Courtesy of National Coalition for the Homeless

According to a report released Monday by the National Coalition for the Homeless, 21 cities have passed measures aimed at restricting the people who feed the homeless since January 2013. In that same time, similar legislation was introduced in more than 10 cities. Combined, these measures represent a 47 percent increase in the number of cities that have passed or introduced legislation to restrict food sharing since the coalition last counted in 2010.

The latest city to crack down is Fort Lauderdale, Fla. According to the Sun Sentinel, the city’s commissioners passed a measure early Wednesday that will require feeding sites to be more than 500 feet away from each other, with only one allowed per city block. They’ll also have to be at least 500 feet from residential properties.

Michael Stoops, director of community organizing for the coalition and the editor of the report, says that as cities have felt more pressure to prioritize economic development and tourism, they’ve decided that food sharing programs — especially those that happen in public spaces and draw dozens, if not hundreds of people — are problematic.

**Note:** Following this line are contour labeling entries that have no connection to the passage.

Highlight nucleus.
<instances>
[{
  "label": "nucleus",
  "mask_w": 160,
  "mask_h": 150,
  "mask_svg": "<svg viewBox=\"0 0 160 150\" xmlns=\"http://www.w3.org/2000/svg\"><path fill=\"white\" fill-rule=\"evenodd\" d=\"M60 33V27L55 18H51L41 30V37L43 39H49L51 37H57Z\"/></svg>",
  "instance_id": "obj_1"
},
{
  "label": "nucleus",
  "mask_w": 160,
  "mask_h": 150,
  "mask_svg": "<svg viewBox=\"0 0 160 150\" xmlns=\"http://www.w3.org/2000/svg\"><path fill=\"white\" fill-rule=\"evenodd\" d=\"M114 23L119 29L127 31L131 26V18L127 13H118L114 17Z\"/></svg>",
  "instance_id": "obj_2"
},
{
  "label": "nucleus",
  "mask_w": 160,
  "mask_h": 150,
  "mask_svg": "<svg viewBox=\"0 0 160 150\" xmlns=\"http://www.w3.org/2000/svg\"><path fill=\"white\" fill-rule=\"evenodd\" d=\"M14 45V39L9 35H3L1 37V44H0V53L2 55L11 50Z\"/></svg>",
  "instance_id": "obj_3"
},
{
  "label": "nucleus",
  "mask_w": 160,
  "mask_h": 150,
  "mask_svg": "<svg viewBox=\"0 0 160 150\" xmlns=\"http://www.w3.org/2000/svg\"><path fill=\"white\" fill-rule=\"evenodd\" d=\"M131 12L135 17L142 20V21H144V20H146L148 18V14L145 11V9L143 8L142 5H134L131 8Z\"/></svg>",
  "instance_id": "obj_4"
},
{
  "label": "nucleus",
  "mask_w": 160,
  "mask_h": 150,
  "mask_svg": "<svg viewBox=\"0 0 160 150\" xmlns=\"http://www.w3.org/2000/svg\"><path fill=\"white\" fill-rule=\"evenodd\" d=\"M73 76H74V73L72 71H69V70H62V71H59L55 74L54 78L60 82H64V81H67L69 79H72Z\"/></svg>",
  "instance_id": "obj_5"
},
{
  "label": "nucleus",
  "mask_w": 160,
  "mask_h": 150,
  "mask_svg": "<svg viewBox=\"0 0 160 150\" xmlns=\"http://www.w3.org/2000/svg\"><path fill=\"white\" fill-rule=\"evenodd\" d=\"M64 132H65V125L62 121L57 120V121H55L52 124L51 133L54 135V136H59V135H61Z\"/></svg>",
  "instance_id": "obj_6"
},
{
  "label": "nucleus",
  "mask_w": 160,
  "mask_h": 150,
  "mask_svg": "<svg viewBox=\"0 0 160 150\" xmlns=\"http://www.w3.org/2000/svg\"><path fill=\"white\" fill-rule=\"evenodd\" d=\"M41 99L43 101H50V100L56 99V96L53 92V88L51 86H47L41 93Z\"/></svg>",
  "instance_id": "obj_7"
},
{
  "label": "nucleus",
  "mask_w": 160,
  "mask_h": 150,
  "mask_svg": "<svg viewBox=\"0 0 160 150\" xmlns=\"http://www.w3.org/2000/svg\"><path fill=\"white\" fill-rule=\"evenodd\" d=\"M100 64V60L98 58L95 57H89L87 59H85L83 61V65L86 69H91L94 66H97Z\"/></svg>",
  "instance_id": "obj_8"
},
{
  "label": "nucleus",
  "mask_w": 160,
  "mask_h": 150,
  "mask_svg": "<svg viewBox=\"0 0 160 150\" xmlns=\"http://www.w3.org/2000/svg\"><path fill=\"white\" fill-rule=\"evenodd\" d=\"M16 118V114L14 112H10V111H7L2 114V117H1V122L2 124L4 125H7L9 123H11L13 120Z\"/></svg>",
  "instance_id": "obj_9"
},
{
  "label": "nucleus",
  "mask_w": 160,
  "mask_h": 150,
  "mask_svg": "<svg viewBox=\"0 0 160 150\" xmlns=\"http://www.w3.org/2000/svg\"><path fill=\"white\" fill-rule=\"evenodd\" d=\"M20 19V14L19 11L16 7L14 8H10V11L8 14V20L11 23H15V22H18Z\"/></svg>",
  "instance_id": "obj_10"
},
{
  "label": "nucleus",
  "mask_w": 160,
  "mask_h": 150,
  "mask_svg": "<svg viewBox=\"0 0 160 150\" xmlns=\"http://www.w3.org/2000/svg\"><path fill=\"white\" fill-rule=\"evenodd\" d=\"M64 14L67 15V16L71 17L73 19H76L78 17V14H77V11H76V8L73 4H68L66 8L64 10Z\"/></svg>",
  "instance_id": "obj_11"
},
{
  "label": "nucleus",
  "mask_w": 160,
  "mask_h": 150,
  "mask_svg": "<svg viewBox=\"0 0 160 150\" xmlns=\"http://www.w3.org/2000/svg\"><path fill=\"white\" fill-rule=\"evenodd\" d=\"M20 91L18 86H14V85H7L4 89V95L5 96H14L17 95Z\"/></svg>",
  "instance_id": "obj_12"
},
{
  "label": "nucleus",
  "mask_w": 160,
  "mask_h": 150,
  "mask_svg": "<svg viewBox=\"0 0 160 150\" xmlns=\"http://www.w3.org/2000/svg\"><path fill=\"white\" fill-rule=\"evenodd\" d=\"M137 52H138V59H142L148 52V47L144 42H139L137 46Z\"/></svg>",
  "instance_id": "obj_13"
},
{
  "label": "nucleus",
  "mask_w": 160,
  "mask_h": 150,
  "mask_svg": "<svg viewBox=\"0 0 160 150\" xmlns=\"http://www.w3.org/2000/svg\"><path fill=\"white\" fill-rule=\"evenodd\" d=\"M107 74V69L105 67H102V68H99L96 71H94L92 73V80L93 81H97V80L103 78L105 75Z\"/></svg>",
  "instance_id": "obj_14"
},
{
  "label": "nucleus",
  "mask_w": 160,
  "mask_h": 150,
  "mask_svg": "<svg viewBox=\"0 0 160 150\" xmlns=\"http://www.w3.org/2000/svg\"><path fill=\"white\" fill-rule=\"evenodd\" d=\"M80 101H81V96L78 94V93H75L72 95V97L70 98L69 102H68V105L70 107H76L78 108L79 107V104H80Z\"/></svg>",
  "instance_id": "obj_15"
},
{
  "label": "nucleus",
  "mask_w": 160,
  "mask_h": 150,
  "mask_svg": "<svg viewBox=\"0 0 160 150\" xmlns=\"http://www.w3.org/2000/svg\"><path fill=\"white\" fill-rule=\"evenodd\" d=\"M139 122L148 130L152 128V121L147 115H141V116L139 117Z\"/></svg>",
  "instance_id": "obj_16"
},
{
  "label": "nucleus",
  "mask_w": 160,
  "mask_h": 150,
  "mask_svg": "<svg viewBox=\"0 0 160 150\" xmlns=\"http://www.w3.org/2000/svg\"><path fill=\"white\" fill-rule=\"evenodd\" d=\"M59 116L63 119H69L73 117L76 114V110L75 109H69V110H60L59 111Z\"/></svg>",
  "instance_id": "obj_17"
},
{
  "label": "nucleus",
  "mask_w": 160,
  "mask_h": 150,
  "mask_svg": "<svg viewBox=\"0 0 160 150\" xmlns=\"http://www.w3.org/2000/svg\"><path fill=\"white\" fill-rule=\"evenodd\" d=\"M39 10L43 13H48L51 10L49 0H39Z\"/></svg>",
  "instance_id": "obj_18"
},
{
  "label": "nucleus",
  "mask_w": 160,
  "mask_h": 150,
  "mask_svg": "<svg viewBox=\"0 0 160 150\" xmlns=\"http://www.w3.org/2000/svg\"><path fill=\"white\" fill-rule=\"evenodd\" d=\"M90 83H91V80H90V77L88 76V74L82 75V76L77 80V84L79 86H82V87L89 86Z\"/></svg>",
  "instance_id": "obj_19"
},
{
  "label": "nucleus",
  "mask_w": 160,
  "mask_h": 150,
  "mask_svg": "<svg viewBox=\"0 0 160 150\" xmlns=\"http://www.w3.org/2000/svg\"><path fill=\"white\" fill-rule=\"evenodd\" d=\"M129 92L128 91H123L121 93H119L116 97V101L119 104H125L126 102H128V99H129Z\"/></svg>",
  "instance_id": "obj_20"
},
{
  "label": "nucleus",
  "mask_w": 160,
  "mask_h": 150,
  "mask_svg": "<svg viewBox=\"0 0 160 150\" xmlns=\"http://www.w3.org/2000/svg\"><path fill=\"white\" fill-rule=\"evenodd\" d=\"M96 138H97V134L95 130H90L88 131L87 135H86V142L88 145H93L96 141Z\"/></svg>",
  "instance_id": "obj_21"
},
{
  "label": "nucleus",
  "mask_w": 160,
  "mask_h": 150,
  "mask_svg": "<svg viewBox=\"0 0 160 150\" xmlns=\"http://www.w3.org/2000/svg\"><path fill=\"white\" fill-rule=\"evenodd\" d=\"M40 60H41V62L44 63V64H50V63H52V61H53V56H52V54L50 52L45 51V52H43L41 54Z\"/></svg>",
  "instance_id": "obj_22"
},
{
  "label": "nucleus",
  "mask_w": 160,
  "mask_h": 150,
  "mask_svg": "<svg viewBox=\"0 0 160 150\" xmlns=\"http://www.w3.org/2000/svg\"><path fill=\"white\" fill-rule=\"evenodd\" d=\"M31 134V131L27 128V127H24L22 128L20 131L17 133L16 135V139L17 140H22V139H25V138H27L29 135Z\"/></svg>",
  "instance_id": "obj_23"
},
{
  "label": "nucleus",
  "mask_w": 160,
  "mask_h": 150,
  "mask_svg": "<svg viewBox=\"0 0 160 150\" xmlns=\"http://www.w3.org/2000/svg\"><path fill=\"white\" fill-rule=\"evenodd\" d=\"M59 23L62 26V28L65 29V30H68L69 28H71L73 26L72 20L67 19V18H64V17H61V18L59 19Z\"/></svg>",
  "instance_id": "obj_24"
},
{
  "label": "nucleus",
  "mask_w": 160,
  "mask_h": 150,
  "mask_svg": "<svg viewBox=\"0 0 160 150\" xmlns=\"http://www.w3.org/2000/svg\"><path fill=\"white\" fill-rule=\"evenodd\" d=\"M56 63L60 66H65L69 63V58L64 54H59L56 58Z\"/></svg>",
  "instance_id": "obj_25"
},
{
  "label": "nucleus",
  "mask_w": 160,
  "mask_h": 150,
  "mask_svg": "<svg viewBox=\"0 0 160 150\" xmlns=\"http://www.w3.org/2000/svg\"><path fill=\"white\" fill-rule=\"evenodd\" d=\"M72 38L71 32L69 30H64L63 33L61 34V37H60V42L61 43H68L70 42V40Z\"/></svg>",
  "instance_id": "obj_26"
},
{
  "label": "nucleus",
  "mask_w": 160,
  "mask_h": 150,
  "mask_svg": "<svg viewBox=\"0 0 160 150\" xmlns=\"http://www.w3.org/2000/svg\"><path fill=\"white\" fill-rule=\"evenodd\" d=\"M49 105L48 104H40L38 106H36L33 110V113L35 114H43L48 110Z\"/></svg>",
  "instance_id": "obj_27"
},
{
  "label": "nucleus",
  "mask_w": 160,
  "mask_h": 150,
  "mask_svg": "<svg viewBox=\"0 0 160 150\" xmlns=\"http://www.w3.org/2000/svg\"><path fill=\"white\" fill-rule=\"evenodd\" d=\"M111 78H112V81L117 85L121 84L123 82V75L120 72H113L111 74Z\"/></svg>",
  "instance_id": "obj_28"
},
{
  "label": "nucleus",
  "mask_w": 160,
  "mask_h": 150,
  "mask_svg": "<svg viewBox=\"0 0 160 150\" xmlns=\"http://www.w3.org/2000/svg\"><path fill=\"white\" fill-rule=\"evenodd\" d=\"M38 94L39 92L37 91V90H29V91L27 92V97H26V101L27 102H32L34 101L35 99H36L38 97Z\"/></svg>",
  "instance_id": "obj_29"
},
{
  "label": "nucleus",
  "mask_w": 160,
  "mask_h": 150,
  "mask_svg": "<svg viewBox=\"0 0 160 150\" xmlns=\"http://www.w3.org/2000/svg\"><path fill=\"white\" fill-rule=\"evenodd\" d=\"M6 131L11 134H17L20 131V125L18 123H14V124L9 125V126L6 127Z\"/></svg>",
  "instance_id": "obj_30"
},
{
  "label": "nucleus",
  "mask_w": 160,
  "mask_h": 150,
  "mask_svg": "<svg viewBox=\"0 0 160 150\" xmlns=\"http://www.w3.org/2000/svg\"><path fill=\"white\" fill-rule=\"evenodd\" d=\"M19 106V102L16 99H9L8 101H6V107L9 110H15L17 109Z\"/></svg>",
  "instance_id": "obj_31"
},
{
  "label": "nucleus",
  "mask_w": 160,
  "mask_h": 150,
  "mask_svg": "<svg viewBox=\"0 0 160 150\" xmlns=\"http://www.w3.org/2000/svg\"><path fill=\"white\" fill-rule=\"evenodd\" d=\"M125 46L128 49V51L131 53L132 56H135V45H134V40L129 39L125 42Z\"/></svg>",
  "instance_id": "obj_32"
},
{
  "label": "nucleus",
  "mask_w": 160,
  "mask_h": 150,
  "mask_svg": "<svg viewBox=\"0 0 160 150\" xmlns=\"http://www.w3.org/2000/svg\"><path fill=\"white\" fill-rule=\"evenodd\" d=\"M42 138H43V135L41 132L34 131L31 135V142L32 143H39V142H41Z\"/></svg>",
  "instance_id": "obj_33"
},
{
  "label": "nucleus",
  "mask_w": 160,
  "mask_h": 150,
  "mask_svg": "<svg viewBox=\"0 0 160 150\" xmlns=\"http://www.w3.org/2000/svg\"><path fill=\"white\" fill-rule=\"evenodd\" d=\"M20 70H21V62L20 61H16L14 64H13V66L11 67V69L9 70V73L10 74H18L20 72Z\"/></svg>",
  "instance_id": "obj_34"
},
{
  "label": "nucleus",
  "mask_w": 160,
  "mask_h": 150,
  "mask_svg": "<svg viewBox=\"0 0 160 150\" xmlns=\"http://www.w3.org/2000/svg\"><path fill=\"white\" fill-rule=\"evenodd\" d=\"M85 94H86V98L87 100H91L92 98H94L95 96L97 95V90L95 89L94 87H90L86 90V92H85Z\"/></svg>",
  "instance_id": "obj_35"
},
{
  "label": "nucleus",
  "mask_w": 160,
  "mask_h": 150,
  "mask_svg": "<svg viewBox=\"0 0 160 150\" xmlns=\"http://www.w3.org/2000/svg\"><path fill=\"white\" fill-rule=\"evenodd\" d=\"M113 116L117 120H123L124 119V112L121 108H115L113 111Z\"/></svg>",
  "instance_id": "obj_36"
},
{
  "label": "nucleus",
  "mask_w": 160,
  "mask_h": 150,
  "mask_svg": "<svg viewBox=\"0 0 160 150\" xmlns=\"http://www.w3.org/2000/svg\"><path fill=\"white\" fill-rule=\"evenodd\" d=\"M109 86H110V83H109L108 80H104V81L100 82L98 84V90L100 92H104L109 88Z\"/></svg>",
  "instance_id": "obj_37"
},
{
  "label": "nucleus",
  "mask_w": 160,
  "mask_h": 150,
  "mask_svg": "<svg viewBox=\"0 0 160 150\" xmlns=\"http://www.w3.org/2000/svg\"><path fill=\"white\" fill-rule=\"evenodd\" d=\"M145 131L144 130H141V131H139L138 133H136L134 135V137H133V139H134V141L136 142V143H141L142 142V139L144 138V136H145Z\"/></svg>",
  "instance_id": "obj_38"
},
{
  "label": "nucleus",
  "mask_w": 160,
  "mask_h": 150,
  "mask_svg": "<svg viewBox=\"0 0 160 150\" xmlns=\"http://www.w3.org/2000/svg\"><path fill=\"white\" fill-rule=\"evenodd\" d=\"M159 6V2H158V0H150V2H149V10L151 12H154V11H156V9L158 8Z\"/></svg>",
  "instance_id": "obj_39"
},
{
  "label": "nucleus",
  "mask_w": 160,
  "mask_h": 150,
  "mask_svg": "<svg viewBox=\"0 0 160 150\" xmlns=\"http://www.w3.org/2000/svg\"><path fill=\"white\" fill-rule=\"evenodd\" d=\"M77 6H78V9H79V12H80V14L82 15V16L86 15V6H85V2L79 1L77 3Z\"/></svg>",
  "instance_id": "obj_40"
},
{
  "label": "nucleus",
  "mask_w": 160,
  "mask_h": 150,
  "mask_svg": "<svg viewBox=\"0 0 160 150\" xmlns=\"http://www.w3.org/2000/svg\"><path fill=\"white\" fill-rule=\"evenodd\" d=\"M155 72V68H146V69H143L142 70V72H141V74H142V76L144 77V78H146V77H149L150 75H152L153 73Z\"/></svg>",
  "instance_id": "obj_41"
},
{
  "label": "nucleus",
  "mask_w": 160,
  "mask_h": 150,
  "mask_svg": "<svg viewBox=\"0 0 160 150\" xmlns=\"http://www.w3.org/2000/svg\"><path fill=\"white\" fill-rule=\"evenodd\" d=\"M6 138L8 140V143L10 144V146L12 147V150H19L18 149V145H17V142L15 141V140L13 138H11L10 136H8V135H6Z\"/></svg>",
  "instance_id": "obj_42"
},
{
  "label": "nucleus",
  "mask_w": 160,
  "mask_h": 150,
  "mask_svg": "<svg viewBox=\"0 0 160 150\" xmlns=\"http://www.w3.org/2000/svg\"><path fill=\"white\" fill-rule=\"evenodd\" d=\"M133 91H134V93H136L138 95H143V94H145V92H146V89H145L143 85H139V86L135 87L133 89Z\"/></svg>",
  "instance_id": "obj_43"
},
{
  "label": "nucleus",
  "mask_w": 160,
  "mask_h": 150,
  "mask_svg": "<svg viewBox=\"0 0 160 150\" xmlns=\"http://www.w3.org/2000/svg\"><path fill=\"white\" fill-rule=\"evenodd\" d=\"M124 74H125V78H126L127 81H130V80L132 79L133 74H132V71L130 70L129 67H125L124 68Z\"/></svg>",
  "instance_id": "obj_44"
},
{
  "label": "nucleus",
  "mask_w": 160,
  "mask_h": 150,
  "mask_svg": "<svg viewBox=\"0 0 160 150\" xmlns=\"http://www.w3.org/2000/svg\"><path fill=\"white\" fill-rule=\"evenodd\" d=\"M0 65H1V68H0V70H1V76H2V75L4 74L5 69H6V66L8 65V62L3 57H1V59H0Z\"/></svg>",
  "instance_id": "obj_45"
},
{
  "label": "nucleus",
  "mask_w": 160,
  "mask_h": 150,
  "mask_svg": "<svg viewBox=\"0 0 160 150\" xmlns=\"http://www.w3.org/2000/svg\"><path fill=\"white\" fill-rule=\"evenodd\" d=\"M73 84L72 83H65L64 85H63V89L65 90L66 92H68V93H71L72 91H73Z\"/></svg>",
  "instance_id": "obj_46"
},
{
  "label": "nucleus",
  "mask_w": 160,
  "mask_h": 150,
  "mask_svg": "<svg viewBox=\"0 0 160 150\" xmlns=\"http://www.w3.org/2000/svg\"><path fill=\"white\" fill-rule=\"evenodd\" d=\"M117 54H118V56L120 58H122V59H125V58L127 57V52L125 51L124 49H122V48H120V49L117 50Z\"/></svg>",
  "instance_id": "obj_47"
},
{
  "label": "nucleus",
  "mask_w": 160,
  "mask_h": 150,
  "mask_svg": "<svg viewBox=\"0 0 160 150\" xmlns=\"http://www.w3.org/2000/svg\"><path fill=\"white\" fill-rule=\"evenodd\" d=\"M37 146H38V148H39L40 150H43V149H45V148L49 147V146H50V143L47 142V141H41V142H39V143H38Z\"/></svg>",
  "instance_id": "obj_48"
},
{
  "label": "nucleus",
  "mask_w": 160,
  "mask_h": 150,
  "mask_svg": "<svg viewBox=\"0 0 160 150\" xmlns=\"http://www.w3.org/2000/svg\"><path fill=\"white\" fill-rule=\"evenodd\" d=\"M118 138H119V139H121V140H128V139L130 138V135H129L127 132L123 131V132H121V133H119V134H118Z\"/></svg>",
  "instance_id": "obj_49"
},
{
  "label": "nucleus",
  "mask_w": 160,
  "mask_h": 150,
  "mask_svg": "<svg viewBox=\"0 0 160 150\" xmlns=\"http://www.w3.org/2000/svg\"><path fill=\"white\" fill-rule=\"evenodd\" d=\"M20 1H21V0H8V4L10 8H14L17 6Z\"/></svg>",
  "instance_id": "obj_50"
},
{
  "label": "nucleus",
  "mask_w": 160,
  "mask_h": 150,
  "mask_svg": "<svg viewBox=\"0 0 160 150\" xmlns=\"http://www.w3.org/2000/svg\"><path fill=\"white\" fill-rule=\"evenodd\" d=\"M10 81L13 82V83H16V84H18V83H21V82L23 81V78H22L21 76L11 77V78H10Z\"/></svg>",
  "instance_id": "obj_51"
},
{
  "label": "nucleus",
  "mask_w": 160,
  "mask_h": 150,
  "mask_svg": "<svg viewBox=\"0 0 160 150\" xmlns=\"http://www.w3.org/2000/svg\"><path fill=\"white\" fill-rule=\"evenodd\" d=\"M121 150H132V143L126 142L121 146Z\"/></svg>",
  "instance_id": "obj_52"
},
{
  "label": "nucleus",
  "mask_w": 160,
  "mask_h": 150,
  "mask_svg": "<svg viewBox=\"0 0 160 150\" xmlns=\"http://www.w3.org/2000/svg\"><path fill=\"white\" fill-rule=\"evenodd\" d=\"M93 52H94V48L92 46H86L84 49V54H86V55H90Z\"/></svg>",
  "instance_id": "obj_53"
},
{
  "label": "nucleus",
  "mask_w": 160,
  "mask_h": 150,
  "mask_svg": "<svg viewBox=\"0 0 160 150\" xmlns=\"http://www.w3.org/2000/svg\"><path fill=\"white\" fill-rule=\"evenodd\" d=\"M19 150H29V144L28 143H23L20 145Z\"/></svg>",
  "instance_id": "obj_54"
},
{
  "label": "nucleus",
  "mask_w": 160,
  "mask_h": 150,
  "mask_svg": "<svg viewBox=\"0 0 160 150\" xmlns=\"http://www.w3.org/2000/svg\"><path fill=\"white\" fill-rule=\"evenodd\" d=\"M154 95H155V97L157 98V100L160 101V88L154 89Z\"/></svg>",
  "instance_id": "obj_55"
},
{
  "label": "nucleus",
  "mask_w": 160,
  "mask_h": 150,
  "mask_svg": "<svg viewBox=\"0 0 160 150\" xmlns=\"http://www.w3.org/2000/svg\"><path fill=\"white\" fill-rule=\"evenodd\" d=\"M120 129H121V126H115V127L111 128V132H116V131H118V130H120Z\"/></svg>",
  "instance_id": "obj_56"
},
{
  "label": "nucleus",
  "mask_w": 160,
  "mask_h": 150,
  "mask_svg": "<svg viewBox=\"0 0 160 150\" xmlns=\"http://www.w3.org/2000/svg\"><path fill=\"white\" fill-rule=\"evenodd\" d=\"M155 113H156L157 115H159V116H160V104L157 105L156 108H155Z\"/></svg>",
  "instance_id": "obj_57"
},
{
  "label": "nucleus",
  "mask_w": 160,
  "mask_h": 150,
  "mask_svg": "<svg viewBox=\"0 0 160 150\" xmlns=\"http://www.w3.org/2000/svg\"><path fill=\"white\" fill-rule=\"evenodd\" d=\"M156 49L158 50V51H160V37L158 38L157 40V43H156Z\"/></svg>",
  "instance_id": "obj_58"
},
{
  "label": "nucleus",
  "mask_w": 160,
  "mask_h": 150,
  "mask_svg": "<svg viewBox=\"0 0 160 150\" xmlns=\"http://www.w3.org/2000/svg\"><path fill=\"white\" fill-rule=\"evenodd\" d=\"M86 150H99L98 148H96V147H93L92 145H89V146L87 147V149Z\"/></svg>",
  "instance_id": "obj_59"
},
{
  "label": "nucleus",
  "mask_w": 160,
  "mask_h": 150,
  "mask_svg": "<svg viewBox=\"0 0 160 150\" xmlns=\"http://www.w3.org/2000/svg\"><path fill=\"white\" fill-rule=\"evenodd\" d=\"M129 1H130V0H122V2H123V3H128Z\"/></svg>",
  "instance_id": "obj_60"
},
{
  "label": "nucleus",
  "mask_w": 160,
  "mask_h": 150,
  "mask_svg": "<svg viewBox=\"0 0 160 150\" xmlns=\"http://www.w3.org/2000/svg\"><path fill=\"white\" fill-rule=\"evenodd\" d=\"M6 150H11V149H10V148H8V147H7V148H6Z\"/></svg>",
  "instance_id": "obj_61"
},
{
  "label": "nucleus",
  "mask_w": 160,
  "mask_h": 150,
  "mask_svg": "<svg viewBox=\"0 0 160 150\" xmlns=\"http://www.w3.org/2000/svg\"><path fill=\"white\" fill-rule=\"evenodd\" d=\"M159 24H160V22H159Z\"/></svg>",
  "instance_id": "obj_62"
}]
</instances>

“We consider measures like the one in Fort Lauderdale to be criminalizing being homeless or helping the homeless,” says Stoops.

Cities like Fort Lauderdale aren’t throwing people in jail for feeding the homeless or being homeless. But often, they’re creating more ways to impose fines.

And yet, Stoops argues that the measures will ultimately be ineffective in addressing the real problem: homelessness itself.

“Cities’ hope is that restricting sharing of food will somehow make [the] homeless disappear and go away,” Stoops tells The Salt. “But I can promise you that even if these ordinances are adopted, it’s not going to get rid of homelessness.”

Millions Struggle To Get Enough To Eat Despite Jobs Returning

The measures that restrict food distribution tend to take one of two forms: new rules on the use of public property and new food-safety regulations. Salt Lake City, for example, now requires that anyone preparing and serving food to the homeless get a food handler’s permit.

In some cities, like Charlotte, N.C., it’s not the local government that pressures the food groups to relocate or limit their programs — it’s community groups practicing “not in my backyard” politics, or NIMBYism, according to the coalition’s report. (The coalition notes that its report focuses on cities it has been able to track, but that many more cities may have anti-homeless-feeding legislation that the coalition may not be aware of.)

Robert Marbut, a consultant based in San Antonio, helps cities and counties deal with the problem of homelessness. He says he falls somewhere in the middle in this debate. While he’s opposed to criminalization, he thinks “street feeding” programs that distribute food in parks and under bridges can do more harm than good.

“Street feeding is one of the worst things to do, because it keeps people in homeless status,” he says. “I think it’s very unproductive, very enabling, and it keeps people out of recovery programs.”

Instead, he thinks food sharing programs should only be located near what he calls the “core areas of recovery”: mental health, substance abuse and job readiness services. Otherwise, he says, homeless people may spend more time pursuing food than the services that will help them get back on their feet.

Stoops says that he agrees there should be options for the homeless to eat meals indoors — with heat and air conditioning at shelters, churches and other sites. But he points out that those programs can’t meet the full scope of needs.

“Not everyone wants to go to a shelter or a meal program. In the best of all worlds, the homeless agencies get out of the office and go with ministry programs to bring services to where people are,” he says.